The occasion was also marked with the planting of about 2,000 mangroves to refill the depleted areas at the Atiteti community.
Meanwhile, some members of the communities in the Mono-Volta area have said that they will resist any attempt to stop them from harvesting the mangroves without alternative livelihood as it is their only source of existence.
Their complaint, according to them, was based on the fact that most of the times when decisions of such nature were taken, decision-makers did not involve them and went on to implement whatever project was at hand.
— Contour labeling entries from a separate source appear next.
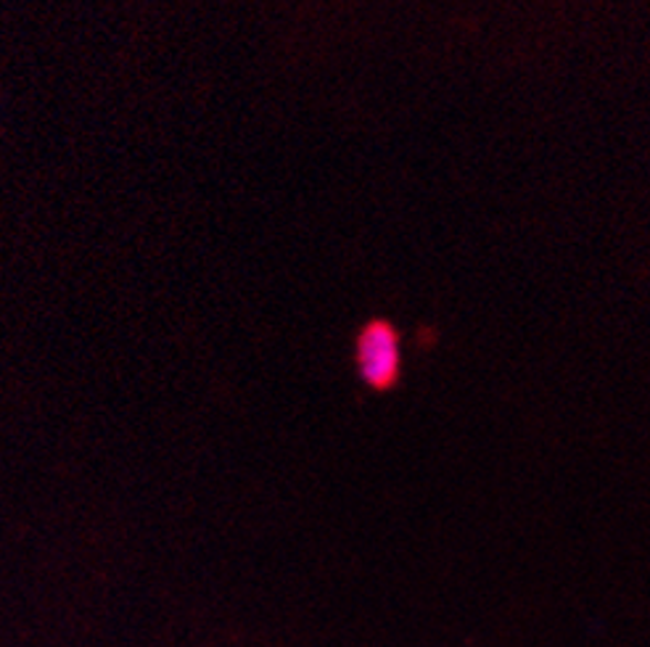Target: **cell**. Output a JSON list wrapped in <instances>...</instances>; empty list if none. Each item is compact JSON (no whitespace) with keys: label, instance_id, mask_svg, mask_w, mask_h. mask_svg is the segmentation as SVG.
Returning a JSON list of instances; mask_svg holds the SVG:
<instances>
[{"label":"cell","instance_id":"6da1fadb","mask_svg":"<svg viewBox=\"0 0 650 647\" xmlns=\"http://www.w3.org/2000/svg\"><path fill=\"white\" fill-rule=\"evenodd\" d=\"M358 362L363 379L375 389H386L399 375V347L394 330L386 322H371L360 336Z\"/></svg>","mask_w":650,"mask_h":647}]
</instances>
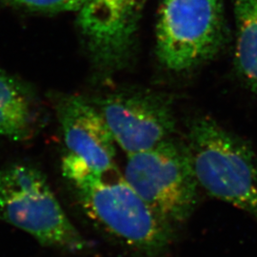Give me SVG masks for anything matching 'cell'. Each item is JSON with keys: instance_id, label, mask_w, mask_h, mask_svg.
Instances as JSON below:
<instances>
[{"instance_id": "7a4b0ae2", "label": "cell", "mask_w": 257, "mask_h": 257, "mask_svg": "<svg viewBox=\"0 0 257 257\" xmlns=\"http://www.w3.org/2000/svg\"><path fill=\"white\" fill-rule=\"evenodd\" d=\"M187 147L199 187L257 221V156L252 148L208 116L192 122Z\"/></svg>"}, {"instance_id": "52a82bcc", "label": "cell", "mask_w": 257, "mask_h": 257, "mask_svg": "<svg viewBox=\"0 0 257 257\" xmlns=\"http://www.w3.org/2000/svg\"><path fill=\"white\" fill-rule=\"evenodd\" d=\"M147 0H87L78 26L94 62L115 70L128 62Z\"/></svg>"}, {"instance_id": "30bf717a", "label": "cell", "mask_w": 257, "mask_h": 257, "mask_svg": "<svg viewBox=\"0 0 257 257\" xmlns=\"http://www.w3.org/2000/svg\"><path fill=\"white\" fill-rule=\"evenodd\" d=\"M234 15L235 70L248 90L257 94V0H235Z\"/></svg>"}, {"instance_id": "6da1fadb", "label": "cell", "mask_w": 257, "mask_h": 257, "mask_svg": "<svg viewBox=\"0 0 257 257\" xmlns=\"http://www.w3.org/2000/svg\"><path fill=\"white\" fill-rule=\"evenodd\" d=\"M62 172L86 213L123 246L144 257H162L169 251L175 228L151 209L116 166L96 172L65 156Z\"/></svg>"}, {"instance_id": "277c9868", "label": "cell", "mask_w": 257, "mask_h": 257, "mask_svg": "<svg viewBox=\"0 0 257 257\" xmlns=\"http://www.w3.org/2000/svg\"><path fill=\"white\" fill-rule=\"evenodd\" d=\"M123 175L151 209L175 229L196 208L199 185L188 147L172 138L128 156Z\"/></svg>"}, {"instance_id": "9c48e42d", "label": "cell", "mask_w": 257, "mask_h": 257, "mask_svg": "<svg viewBox=\"0 0 257 257\" xmlns=\"http://www.w3.org/2000/svg\"><path fill=\"white\" fill-rule=\"evenodd\" d=\"M36 95L27 84L0 72V136L26 141L37 133L38 110Z\"/></svg>"}, {"instance_id": "5b68a950", "label": "cell", "mask_w": 257, "mask_h": 257, "mask_svg": "<svg viewBox=\"0 0 257 257\" xmlns=\"http://www.w3.org/2000/svg\"><path fill=\"white\" fill-rule=\"evenodd\" d=\"M226 40L222 0H163L156 51L167 69H194L218 55Z\"/></svg>"}, {"instance_id": "8fae6325", "label": "cell", "mask_w": 257, "mask_h": 257, "mask_svg": "<svg viewBox=\"0 0 257 257\" xmlns=\"http://www.w3.org/2000/svg\"><path fill=\"white\" fill-rule=\"evenodd\" d=\"M7 4L21 8L42 12V13H61L79 12L87 0H3Z\"/></svg>"}, {"instance_id": "8992f818", "label": "cell", "mask_w": 257, "mask_h": 257, "mask_svg": "<svg viewBox=\"0 0 257 257\" xmlns=\"http://www.w3.org/2000/svg\"><path fill=\"white\" fill-rule=\"evenodd\" d=\"M118 147L131 156L156 147L175 133L174 109L165 95L145 90L113 92L96 104Z\"/></svg>"}, {"instance_id": "ba28073f", "label": "cell", "mask_w": 257, "mask_h": 257, "mask_svg": "<svg viewBox=\"0 0 257 257\" xmlns=\"http://www.w3.org/2000/svg\"><path fill=\"white\" fill-rule=\"evenodd\" d=\"M66 156L84 163L96 172L115 165V141L96 105L81 96H68L59 102Z\"/></svg>"}, {"instance_id": "3957f363", "label": "cell", "mask_w": 257, "mask_h": 257, "mask_svg": "<svg viewBox=\"0 0 257 257\" xmlns=\"http://www.w3.org/2000/svg\"><path fill=\"white\" fill-rule=\"evenodd\" d=\"M0 220L27 232L44 246L71 252L89 248L46 176L34 166L11 164L0 169Z\"/></svg>"}]
</instances>
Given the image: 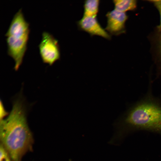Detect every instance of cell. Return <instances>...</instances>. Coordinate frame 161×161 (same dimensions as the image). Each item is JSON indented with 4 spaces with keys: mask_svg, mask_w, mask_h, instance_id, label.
<instances>
[{
    "mask_svg": "<svg viewBox=\"0 0 161 161\" xmlns=\"http://www.w3.org/2000/svg\"><path fill=\"white\" fill-rule=\"evenodd\" d=\"M1 144L12 161H21L24 155L31 150L33 143L32 134L27 119V111L21 98L15 100L7 117L0 120Z\"/></svg>",
    "mask_w": 161,
    "mask_h": 161,
    "instance_id": "cell-1",
    "label": "cell"
},
{
    "mask_svg": "<svg viewBox=\"0 0 161 161\" xmlns=\"http://www.w3.org/2000/svg\"><path fill=\"white\" fill-rule=\"evenodd\" d=\"M148 91L142 97L130 105L123 116L124 123L136 128L161 131V100L154 96L150 79Z\"/></svg>",
    "mask_w": 161,
    "mask_h": 161,
    "instance_id": "cell-2",
    "label": "cell"
},
{
    "mask_svg": "<svg viewBox=\"0 0 161 161\" xmlns=\"http://www.w3.org/2000/svg\"><path fill=\"white\" fill-rule=\"evenodd\" d=\"M29 24L25 20L21 9L15 14L5 36L8 54L15 62L17 70L22 64L27 48L30 32Z\"/></svg>",
    "mask_w": 161,
    "mask_h": 161,
    "instance_id": "cell-3",
    "label": "cell"
},
{
    "mask_svg": "<svg viewBox=\"0 0 161 161\" xmlns=\"http://www.w3.org/2000/svg\"><path fill=\"white\" fill-rule=\"evenodd\" d=\"M40 54L43 62L52 65L60 58L58 41L50 33L44 32L38 46Z\"/></svg>",
    "mask_w": 161,
    "mask_h": 161,
    "instance_id": "cell-4",
    "label": "cell"
},
{
    "mask_svg": "<svg viewBox=\"0 0 161 161\" xmlns=\"http://www.w3.org/2000/svg\"><path fill=\"white\" fill-rule=\"evenodd\" d=\"M107 19L106 30L111 35H117L124 32L125 24L128 18L126 13L115 9L106 14Z\"/></svg>",
    "mask_w": 161,
    "mask_h": 161,
    "instance_id": "cell-5",
    "label": "cell"
},
{
    "mask_svg": "<svg viewBox=\"0 0 161 161\" xmlns=\"http://www.w3.org/2000/svg\"><path fill=\"white\" fill-rule=\"evenodd\" d=\"M77 23L80 30L91 36L96 35L108 40L111 39V35L102 27L96 17L83 16Z\"/></svg>",
    "mask_w": 161,
    "mask_h": 161,
    "instance_id": "cell-6",
    "label": "cell"
},
{
    "mask_svg": "<svg viewBox=\"0 0 161 161\" xmlns=\"http://www.w3.org/2000/svg\"><path fill=\"white\" fill-rule=\"evenodd\" d=\"M99 0H87L84 2L83 16L96 17L99 10Z\"/></svg>",
    "mask_w": 161,
    "mask_h": 161,
    "instance_id": "cell-7",
    "label": "cell"
},
{
    "mask_svg": "<svg viewBox=\"0 0 161 161\" xmlns=\"http://www.w3.org/2000/svg\"><path fill=\"white\" fill-rule=\"evenodd\" d=\"M113 2L114 9L124 13L135 9L137 6L135 0H114Z\"/></svg>",
    "mask_w": 161,
    "mask_h": 161,
    "instance_id": "cell-8",
    "label": "cell"
},
{
    "mask_svg": "<svg viewBox=\"0 0 161 161\" xmlns=\"http://www.w3.org/2000/svg\"><path fill=\"white\" fill-rule=\"evenodd\" d=\"M0 161H12L7 152L0 143Z\"/></svg>",
    "mask_w": 161,
    "mask_h": 161,
    "instance_id": "cell-9",
    "label": "cell"
},
{
    "mask_svg": "<svg viewBox=\"0 0 161 161\" xmlns=\"http://www.w3.org/2000/svg\"><path fill=\"white\" fill-rule=\"evenodd\" d=\"M156 7L157 8L160 13V24L159 26L160 29L161 28V0H152Z\"/></svg>",
    "mask_w": 161,
    "mask_h": 161,
    "instance_id": "cell-10",
    "label": "cell"
},
{
    "mask_svg": "<svg viewBox=\"0 0 161 161\" xmlns=\"http://www.w3.org/2000/svg\"><path fill=\"white\" fill-rule=\"evenodd\" d=\"M8 114V112L6 111L4 108L3 103H2L1 101V100L0 115V120L4 119L5 117Z\"/></svg>",
    "mask_w": 161,
    "mask_h": 161,
    "instance_id": "cell-11",
    "label": "cell"
},
{
    "mask_svg": "<svg viewBox=\"0 0 161 161\" xmlns=\"http://www.w3.org/2000/svg\"><path fill=\"white\" fill-rule=\"evenodd\" d=\"M160 52L161 55V34L160 36Z\"/></svg>",
    "mask_w": 161,
    "mask_h": 161,
    "instance_id": "cell-12",
    "label": "cell"
}]
</instances>
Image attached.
The Agbotadua (linguist) of the Dzita community, Ahevi, said they were development-oriented people and as such were not in any way challenging any decisions that would positively impact their environment such as the preservation of mangroves in their area.
However, “we will also not be coerced into accepting decisions that may affect our very means of existence,” he said.
The Agbotadua said they were ready to collaborate in any effort aimed at sustaining the ecosystem, including the replanting of mangroves when they were cut.
“We know the importance of mangroves to the existence of man and in our own way we would continue to protect its sustainability as well,” he pledged.
The Anlo-Keta lagoon complex offshore mangrove site covers an area of 530km sq and has a coastal stretch of 40 km considered to be the largest in Ghana.